Overall the manuscript is well written and well organised, with convincing results. It should also be noted that the authors are clearly highlighting the limitations of their approach. The conclusion and outlook section is providing an excellent summary of the work. I am definitely in favor of a publication and only have few comments for the authors to address:
1-The introduction is possibly missing few words about recent AI-based methods such as Reinforcement Learning for the optimization of the performance of wind farms.
2-The authors should provide the main findings from their two previous studies (mentioned line 77-79), and explain why and how the method needed to be improved.
3-Can the authors expend a bit on the tracking error mentioned line 97. Is it important?
4-The proposed approach is based on the offline optimization of the control setpoints that, once stored in look-up tables, are interpolated at runtime. Would there be an advantage in doing this process online, especially for unseen scenarios?
5-I think the authors should have a small discussion about the type of optimizations that are suitable for wind farm problems. They are using gradient-based optimization but recently, several papers have been published with different approaches.
6-It would be good to add a sentence to justify the use of the Gauss Curl Hybrid wake model (I guess it is because it is a very accurate wake model).
7-The authors states that “Another limitation of the unsteady results is the use of rigid wind turbine models in the simulations. If, on the one hand, this is not expected to play a major role in the behavior of wakes”. I would expect aeroelastic effects to have significant effects on the behavior of turbine wakes, and hence of any optimization. Can the authors add some references to back up their claim?
8-How many optimization were performed in section 2.5 and what was the overall cost?
9-What is the rational for using the Jensen model in section 2.6?
10-Why is it necessary to add a zero-mean white noise to improve the robustness of the gains in section 2.6?
11-Would it be possible to add few lines to describe the in-house LES code used for this work?
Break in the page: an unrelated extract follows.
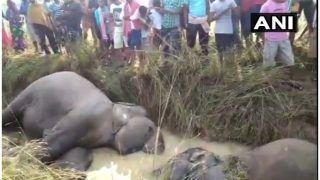 ओडिशा में करंट की चपेट में आने से 7 हाथियों की दर्दनाक मौत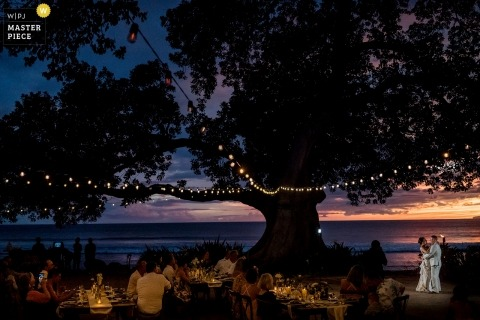 Hawaii wedding shoot with a couple at sunset dancing under a very large tree with lights in it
12-Figure 7 is not really discussed.
13-Is it realistic (representative of real conditions) to have TI % above 25% in figure 11 in the wake of the third turbine?
14-Would it be possible to discuss about the yaw/pitch angles for each turbine (with respect to the wind direction in section 3)? I would expect to always have a zero yaw angles for turbine 3 (as there is no turbine downstream), a rather large yaw angle for the first turbine and a rather small yaw angle for the second one. It would be interesting to discuss any correlation with the reference power demand signal.
15-I have a question regarding the fatigue analysis. What is the main cause of fatigue? The turbulence level experienced by the turbine (which seems to be the case here) or the wind speed (which is higher for the first turbine than for the third turbine)? Also, would a turbine experience more fatigue when yawed than when in greedy mode? As an interested reader, I would find a bit more explanation extremely helpful in this section of the manuscript.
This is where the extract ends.